Feedback on PyTorch for Kaggle competitions

Hello team,

Great work on PyTorch, keep the momentum. I wanted to try my hands on it with the launch of the new MultiLabeling Amazon forest satellite images on Kaggle.

Note: new users can only post 2 links in a post so I can’t direct link everything

I created the following code as an example this weekend to load and train a model on Kaggle data and wanted to give you my feedback on PyTorch. I hope it helps you.

  1. Loading data that is not from a regular dataset like MNIST or CIFAR is confusing and hard. I’m aware of the ImageFolder DataSet but that forces an unflexible hierarchy and just plain doesn’t work for multilabel or multiclass tasks.
    First of all, it’s confusing because of the DataSet and DataLoader distinction which is non-obvious. I do think there is merit to keep those separated but documentation must be improved on the role of both. If possible I would rename DataSet to DataStorage or DataLocation to make it obvious that we have a pointer to a storage and an iterator to that storage.
    Secondly, it’s hard because non of the examples show a real world dataset: a csv with a list of image paths and corresponding labels.
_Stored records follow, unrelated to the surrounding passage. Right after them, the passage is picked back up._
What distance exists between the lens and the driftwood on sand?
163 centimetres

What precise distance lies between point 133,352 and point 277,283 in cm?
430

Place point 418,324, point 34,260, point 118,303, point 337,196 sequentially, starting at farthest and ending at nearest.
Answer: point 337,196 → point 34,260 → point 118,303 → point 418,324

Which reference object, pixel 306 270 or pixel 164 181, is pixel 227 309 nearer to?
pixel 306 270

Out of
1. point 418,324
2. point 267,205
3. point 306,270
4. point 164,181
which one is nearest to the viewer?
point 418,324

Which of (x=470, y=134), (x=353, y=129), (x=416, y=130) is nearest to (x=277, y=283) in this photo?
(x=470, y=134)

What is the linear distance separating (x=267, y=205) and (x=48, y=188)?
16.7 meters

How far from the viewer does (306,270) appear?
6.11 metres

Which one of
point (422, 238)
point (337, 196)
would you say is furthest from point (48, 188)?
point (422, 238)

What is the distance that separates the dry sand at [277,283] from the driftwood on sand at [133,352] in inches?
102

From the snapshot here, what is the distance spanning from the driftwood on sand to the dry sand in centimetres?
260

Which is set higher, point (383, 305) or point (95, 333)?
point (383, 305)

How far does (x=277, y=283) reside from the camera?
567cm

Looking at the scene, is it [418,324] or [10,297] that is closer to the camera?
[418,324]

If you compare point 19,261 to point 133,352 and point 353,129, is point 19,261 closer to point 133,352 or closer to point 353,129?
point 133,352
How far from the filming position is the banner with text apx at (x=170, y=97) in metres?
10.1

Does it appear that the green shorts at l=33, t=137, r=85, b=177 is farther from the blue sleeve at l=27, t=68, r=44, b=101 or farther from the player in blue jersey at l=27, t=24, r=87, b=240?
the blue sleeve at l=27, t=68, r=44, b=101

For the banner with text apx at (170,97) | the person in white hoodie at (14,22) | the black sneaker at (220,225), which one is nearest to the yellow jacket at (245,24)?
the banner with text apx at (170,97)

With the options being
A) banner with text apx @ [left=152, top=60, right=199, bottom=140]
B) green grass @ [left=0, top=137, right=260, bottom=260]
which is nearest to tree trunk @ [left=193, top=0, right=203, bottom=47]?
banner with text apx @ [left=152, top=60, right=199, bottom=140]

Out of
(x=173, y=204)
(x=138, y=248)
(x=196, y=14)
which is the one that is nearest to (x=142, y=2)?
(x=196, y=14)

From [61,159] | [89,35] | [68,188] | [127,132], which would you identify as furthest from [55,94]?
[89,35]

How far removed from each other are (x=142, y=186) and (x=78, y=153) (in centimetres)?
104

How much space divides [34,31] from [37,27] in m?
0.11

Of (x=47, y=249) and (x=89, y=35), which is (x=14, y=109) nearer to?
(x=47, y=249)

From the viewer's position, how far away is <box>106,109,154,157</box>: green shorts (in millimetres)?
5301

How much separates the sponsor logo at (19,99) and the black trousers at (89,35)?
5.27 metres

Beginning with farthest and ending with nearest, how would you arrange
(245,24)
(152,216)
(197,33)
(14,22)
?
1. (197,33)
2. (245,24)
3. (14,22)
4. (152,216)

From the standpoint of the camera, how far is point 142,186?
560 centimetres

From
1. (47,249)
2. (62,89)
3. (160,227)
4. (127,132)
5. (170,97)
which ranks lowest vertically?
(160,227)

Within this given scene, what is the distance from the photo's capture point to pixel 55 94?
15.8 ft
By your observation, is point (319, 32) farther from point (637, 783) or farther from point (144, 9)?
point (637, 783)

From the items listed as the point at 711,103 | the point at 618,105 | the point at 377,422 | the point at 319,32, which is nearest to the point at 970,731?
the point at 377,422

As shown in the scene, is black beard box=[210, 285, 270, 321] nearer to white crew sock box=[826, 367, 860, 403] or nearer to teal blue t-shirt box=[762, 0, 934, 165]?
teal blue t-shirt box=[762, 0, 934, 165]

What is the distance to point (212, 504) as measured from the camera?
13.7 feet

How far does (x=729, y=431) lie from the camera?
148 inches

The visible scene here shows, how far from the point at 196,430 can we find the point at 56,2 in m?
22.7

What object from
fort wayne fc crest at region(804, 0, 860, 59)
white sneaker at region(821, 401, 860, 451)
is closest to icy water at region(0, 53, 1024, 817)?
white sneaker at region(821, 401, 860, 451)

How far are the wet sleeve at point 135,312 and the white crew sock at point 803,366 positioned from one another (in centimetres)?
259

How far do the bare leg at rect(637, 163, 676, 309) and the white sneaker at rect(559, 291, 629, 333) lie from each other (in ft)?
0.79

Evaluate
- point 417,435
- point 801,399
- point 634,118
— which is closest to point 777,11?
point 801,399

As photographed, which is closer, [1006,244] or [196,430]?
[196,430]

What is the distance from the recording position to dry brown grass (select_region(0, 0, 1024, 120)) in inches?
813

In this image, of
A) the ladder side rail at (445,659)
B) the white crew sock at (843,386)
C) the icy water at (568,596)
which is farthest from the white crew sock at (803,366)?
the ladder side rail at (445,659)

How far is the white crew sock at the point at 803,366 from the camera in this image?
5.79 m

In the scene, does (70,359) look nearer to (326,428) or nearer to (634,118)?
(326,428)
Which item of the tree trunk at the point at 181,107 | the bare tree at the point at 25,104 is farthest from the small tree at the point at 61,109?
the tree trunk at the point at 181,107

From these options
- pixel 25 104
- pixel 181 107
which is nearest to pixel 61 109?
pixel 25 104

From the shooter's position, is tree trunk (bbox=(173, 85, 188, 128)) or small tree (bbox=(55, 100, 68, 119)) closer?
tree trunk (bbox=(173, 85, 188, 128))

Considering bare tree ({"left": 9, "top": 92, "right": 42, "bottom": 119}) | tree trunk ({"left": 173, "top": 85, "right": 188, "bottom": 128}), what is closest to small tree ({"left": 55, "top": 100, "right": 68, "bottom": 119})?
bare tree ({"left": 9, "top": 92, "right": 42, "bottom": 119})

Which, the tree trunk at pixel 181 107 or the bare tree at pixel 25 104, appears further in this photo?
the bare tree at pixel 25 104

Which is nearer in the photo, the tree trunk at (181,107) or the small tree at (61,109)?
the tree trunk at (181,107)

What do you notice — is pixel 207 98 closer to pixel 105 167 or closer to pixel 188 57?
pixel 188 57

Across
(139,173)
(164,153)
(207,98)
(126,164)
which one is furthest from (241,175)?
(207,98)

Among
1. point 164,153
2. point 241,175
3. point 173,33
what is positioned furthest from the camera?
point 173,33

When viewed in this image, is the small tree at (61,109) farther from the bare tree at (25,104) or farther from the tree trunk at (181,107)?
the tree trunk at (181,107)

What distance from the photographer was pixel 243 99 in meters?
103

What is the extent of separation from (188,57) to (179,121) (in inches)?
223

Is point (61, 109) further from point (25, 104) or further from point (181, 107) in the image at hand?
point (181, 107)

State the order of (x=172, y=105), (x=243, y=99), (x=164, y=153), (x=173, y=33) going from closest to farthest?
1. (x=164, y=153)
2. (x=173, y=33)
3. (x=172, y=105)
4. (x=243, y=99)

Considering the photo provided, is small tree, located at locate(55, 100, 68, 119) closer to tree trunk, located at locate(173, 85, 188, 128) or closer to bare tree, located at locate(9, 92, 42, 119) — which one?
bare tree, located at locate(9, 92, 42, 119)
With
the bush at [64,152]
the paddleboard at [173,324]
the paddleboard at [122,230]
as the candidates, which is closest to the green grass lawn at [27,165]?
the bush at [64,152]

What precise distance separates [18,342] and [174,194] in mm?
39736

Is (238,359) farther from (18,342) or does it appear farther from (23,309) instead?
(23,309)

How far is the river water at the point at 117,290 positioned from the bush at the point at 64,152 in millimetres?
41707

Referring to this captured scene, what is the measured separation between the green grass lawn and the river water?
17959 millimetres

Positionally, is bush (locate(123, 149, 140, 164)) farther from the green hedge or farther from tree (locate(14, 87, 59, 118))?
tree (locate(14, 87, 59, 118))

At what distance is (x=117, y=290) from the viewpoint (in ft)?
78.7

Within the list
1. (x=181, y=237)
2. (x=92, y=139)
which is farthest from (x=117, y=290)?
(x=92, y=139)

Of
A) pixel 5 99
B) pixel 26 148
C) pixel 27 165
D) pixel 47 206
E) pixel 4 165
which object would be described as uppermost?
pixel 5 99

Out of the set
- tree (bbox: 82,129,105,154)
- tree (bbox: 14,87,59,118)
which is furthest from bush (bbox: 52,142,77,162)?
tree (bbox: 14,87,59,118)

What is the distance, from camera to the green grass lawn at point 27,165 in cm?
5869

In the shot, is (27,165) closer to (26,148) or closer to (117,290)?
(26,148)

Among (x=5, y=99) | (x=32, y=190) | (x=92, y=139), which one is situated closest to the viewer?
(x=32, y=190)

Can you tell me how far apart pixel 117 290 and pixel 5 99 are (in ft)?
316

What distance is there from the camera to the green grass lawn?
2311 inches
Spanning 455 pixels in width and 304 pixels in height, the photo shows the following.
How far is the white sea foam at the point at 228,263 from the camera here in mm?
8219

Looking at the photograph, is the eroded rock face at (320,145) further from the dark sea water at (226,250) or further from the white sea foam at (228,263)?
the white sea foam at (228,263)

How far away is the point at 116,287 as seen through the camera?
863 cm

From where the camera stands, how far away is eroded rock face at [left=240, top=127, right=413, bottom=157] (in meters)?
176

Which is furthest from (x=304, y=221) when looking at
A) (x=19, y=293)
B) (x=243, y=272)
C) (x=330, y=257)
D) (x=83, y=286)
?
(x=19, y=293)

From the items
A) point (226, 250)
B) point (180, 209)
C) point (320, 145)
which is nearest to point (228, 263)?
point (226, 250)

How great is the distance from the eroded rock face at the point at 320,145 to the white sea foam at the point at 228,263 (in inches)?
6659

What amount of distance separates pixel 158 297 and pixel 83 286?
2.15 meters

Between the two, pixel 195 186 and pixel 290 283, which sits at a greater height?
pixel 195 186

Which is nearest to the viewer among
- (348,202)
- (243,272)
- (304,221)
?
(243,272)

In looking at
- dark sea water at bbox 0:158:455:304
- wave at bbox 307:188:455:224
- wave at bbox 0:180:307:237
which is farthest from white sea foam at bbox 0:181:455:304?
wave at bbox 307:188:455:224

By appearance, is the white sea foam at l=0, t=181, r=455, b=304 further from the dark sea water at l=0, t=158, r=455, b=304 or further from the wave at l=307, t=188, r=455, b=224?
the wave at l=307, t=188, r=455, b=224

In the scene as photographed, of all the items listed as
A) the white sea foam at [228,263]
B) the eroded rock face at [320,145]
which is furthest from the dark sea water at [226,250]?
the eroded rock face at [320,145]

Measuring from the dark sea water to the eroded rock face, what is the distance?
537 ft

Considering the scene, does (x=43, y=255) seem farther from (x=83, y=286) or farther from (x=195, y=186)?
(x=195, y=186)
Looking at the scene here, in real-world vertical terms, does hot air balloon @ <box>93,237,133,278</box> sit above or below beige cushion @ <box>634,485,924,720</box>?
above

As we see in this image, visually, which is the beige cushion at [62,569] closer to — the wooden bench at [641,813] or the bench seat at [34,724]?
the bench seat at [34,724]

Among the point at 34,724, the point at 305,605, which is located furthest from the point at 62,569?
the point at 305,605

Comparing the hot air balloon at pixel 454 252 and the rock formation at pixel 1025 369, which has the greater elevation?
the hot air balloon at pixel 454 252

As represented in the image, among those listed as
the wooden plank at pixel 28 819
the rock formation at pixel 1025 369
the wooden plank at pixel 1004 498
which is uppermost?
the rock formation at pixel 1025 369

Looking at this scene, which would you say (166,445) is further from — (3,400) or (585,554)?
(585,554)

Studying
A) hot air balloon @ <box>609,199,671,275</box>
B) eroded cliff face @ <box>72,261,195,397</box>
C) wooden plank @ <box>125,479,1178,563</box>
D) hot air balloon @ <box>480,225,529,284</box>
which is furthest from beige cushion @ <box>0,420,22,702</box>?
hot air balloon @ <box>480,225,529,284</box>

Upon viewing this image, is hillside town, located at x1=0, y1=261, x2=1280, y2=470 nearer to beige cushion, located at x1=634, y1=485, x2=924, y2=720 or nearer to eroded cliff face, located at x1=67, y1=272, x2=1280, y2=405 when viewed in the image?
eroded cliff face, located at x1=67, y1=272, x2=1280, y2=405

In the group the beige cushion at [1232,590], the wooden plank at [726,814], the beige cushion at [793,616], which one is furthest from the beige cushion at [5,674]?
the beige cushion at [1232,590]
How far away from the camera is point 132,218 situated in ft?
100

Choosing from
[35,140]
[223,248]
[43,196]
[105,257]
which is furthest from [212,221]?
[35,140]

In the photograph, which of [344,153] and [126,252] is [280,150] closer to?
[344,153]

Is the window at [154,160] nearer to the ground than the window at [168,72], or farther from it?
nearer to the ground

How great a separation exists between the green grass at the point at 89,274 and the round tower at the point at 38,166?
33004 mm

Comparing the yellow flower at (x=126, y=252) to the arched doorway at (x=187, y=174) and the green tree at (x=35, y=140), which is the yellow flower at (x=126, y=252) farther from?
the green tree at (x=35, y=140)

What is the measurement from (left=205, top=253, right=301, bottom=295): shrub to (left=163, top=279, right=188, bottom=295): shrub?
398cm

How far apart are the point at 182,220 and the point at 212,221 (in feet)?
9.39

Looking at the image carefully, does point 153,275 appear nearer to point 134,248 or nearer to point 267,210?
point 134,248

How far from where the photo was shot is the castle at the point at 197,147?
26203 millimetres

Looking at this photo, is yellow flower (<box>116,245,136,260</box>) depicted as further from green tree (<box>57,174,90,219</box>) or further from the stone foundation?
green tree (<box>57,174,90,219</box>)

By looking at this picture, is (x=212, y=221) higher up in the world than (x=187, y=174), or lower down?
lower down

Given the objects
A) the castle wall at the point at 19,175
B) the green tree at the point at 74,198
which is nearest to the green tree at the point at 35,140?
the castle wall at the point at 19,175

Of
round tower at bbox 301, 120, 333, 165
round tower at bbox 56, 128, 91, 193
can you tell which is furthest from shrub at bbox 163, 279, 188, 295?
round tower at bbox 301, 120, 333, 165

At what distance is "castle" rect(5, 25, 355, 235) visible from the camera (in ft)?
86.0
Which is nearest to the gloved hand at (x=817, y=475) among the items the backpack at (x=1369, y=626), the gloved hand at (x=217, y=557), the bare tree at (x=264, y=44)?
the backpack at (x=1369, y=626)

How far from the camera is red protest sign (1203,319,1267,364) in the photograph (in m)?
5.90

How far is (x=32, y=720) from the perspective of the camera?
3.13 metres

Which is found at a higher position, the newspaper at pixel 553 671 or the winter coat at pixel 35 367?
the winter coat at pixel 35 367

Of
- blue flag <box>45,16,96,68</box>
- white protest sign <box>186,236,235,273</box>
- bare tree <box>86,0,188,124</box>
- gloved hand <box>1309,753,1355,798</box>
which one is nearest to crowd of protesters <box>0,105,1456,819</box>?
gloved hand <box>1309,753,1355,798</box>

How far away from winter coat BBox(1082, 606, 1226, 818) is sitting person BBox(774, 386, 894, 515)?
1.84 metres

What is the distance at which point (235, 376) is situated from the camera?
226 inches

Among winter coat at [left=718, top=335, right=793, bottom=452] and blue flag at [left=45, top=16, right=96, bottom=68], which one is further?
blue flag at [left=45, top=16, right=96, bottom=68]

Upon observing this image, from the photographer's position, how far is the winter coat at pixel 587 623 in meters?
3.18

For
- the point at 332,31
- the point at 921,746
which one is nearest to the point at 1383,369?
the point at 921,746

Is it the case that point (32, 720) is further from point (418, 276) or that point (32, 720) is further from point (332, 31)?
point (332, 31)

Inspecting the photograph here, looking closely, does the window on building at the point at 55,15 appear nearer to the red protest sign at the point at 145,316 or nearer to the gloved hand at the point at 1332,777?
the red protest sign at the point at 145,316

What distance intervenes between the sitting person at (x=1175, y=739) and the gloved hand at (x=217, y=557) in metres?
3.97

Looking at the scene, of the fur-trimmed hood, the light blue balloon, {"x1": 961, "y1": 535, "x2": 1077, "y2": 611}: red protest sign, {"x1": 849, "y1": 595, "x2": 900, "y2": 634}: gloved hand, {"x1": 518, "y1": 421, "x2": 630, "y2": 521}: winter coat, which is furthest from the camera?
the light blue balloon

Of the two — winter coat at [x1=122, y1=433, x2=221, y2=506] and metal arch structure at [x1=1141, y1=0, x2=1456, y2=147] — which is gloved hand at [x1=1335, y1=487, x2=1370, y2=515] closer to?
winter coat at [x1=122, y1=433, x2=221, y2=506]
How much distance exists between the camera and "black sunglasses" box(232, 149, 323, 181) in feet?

  2. There is no validation split facilities. An example with how to use SubsetRandomSampler to create something similar to Scikitlearn train_test_split would be great. (See It should accept a percentage and a random seed at least or a Sklearn fold object (KFold, StratifiedKFold) at best. This is critical for use in Kaggle and other ML competitions. (I will implement a naive one for the competition)

  3. There is no documentation about Data Augmentation. The following post mentions it. However as far as I understood the documentation if you have a 40000 images training dataset, even if you use PIL transforms you still get 40000 training samples. Data Augmentation would be to get +40 000 training samples per transformation done.
    As I side-note, I believe data augmentation should be done at the DataLoader level as mentionned in Discussion about datasets and dataloaders.

  4. Computing the shape after a view is non-trivial i.e. the 2304 in the following code for a 32x32x3 image

class Net(nn.Module):
    def __init__(self):
        super(Net, self).__init__()
        self.conv1 = nn.Conv2d(3, 32, kernel_size=3)
        self.conv2 = nn.Conv2d(32, 64, kernel_size=3)
        self.conv2_drop = nn.Dropout2d()
        self.fc1 = nn.Linear(2304, 256)
        self.fc2 = nn.Linear(256, 17)

    def forward(self, x):
        x = F.relu(F.max_pool2d(self.conv1(x), 2))
        x = F.relu(F.max_pool2d(self.conv2_drop(self.conv2(x)), 2))
        x = x.view(x.size(0), -1) # Flatten layer
        x = F.relu(self.fc1(x))
        x = F.dropout(x,
        x = self.fc2(x)
        return F.sigmoid(x)

Points 5 or 6 would probably be best in a PyTorch wrapper but I will still mention them.

  1. Early stopping would be nice to combat overfitting when loss doesn’t decrease for a certain number of epochs

  2. Pretty printing of epochs, accuracy/loss


thanks a lot for the detailed feedback.

A tutorial on writing custom Datasets + Samplers and using transforms seems to be in order.
I’ll be tracking it on and hope to make progress.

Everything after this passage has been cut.